[BEGIN RECORDS FOR PROCESSING]

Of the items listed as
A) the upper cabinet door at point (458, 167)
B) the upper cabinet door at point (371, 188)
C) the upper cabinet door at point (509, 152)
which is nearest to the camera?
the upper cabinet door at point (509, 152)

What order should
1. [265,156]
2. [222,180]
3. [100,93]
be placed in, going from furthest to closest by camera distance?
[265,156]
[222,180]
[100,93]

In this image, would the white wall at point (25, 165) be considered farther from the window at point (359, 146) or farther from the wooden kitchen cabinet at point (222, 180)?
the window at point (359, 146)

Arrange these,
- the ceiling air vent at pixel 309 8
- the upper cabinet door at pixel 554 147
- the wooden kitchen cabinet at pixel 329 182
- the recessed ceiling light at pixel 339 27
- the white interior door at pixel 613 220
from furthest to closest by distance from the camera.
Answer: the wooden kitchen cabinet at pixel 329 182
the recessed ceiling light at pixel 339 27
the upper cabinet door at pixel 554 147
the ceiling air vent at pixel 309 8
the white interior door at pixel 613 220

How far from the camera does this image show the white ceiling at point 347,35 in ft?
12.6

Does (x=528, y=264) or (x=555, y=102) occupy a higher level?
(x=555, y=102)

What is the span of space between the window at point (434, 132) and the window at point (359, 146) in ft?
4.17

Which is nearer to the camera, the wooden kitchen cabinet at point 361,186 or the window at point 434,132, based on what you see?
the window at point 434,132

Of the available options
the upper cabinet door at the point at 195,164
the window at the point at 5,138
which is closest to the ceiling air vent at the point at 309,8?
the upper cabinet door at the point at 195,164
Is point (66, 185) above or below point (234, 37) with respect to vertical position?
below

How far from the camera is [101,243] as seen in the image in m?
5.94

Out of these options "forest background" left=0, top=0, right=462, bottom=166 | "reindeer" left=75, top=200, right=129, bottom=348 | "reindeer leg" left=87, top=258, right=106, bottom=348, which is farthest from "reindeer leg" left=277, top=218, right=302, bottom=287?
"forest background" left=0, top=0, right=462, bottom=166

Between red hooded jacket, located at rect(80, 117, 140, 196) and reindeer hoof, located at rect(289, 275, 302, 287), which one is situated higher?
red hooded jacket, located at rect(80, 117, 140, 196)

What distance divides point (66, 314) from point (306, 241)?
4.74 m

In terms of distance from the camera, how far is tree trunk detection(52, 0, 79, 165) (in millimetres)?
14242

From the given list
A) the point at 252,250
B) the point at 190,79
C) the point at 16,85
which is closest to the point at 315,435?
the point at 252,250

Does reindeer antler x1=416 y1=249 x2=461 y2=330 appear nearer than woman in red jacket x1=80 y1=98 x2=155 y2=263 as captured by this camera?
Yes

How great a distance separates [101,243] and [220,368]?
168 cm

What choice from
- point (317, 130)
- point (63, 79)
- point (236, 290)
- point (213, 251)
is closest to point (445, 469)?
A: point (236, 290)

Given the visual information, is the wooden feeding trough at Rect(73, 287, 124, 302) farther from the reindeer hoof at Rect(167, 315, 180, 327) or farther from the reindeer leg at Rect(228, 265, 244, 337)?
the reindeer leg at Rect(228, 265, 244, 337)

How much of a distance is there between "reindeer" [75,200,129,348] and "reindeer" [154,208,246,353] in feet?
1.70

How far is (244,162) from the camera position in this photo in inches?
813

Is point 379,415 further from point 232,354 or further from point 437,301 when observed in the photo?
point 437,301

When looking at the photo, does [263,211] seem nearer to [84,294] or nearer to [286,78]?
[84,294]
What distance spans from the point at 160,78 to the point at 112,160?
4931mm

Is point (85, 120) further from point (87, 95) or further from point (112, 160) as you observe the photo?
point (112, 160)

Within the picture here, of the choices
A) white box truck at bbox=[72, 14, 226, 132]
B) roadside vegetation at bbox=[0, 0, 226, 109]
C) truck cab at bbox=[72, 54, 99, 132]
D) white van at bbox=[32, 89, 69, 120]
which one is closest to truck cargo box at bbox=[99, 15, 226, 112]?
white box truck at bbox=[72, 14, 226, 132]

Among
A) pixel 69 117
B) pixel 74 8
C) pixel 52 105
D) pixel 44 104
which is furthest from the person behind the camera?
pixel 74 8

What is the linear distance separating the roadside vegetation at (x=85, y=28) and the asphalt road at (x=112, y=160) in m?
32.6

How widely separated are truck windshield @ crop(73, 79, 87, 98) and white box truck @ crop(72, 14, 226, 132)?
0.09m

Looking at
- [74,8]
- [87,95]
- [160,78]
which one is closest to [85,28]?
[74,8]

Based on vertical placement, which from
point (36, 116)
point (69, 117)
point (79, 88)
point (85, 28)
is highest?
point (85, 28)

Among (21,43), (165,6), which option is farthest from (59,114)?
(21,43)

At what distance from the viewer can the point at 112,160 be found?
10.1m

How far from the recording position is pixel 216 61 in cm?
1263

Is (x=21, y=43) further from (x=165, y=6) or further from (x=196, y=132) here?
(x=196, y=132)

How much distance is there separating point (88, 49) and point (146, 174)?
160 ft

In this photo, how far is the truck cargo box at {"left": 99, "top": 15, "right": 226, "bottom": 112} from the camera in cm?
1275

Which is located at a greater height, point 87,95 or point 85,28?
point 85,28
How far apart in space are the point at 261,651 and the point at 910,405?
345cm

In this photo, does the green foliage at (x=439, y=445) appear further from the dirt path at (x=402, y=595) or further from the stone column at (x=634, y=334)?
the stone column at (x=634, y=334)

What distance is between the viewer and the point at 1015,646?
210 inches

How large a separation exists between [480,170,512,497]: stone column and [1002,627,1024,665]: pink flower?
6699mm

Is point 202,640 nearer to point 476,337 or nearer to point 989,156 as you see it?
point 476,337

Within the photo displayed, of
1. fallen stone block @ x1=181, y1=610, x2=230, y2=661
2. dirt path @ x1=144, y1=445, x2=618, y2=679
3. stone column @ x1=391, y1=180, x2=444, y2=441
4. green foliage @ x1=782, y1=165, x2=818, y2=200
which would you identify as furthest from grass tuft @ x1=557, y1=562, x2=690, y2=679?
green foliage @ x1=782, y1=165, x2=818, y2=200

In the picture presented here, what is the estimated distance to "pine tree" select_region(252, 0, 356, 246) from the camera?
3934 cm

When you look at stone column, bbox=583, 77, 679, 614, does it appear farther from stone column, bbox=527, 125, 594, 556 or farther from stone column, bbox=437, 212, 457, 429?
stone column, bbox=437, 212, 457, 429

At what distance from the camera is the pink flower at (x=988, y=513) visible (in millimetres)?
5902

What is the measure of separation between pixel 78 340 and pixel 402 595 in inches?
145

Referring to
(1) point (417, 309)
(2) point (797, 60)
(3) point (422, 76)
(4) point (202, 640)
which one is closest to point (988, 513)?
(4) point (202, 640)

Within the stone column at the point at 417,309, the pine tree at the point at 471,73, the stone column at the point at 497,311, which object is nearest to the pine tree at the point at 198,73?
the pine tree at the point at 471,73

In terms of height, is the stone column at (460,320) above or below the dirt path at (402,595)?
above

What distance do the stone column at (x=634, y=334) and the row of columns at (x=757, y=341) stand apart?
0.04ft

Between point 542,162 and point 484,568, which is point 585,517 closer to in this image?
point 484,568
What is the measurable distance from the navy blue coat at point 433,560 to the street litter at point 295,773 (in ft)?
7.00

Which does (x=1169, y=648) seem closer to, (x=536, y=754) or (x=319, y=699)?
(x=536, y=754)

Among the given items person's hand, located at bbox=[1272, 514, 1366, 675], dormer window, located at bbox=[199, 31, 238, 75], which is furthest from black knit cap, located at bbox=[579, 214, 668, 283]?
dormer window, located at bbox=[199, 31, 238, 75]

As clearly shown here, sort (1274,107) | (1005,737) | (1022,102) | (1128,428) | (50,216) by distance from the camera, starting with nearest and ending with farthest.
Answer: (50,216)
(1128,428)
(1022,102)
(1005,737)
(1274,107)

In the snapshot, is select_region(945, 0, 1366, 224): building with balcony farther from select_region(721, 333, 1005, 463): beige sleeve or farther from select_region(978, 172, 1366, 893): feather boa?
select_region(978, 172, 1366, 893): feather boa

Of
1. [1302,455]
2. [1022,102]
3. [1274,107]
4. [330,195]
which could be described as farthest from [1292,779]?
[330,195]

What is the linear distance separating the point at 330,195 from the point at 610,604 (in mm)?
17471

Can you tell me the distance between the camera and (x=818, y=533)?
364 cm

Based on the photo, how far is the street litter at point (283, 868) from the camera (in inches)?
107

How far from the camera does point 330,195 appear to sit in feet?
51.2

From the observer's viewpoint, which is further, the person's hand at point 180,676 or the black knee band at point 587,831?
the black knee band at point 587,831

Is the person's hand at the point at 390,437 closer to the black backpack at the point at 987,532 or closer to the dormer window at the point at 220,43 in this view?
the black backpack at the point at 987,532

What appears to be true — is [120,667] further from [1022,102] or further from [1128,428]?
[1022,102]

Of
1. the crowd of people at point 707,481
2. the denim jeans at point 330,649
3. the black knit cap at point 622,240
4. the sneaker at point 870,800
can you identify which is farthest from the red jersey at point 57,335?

[END RECORDS FOR PROCESSING]

Rewrite the rows from the line containing "Is the person's" through the end of the rows, swapping "sneaker" for "running shoe" and keeping everything else the same.

Is the person's hand at the point at 390,437 closer to the black backpack at the point at 987,532 or closer to the dormer window at the point at 220,43 in this view?
the black backpack at the point at 987,532

What appears to be true — is [120,667] further from [1022,102] or further from [1128,428]?
[1022,102]

Of
1. the crowd of people at point 707,481
2. the denim jeans at point 330,649
3. the black knit cap at point 622,240
4. the running shoe at point 870,800
can you identify which is farthest from the red jersey at point 57,335?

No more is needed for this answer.